A new personalized immunotherapy approach combining tumor-infiltrating lymphocyte (TIL) therapy with pembrolizumab (Keytruda) has shown promising results for patients with advanced gastrointestinal cancers, according to an NIH-led clinical trial published in Nature Medicine. This breakthrough offers hope for those who have exhausted standard treatments like chemotherapy.
How It Works
- Personalized Immune Boost: Doctors extract immune cells (TILs) from your tumor, grow them in large numbers in a lab, and reinfuse them into your body to target cancer cells.
- Enhanced Effectiveness: Adding pembrolizumab—a drug that prevents cancer from “hiding” from immune cells—helps the reinfused TILs work more effectively14.
Key Results
- In the trial of 91 patients with metastatic esophageal, stomach, pancreatic, or colorectal cancers:
- 24% saw significant tumor shrinkage when receiving TILs + pembrolizumab, compared to 8% with TILs alone.
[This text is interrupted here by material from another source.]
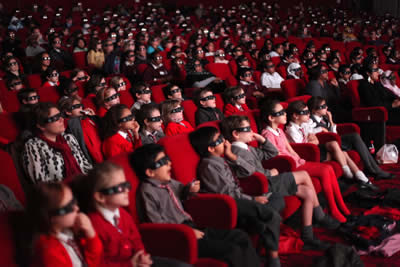 Wide shot of cinema auditorium full of shoolchildren waring 3D glasses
- Responses lasted up to 3.5 years
TIL therapy was developed in the late 1980s by researchers at NIH. In 2024, the FDA approved the first TIL therapy for a solid cancer, lifileucel (Amtagvi), for treating advanced melanoma.
Reference:
Lowery FJ, Goff SL, Gasmi B, et al. Neoantigen-specific tumor-infiltrating lymphocytes in gastrointestinal cancers: a phase 2 trial. Nature Medicine. April 1, 2025. DOI: 10.1038/s41591-025-03627-5.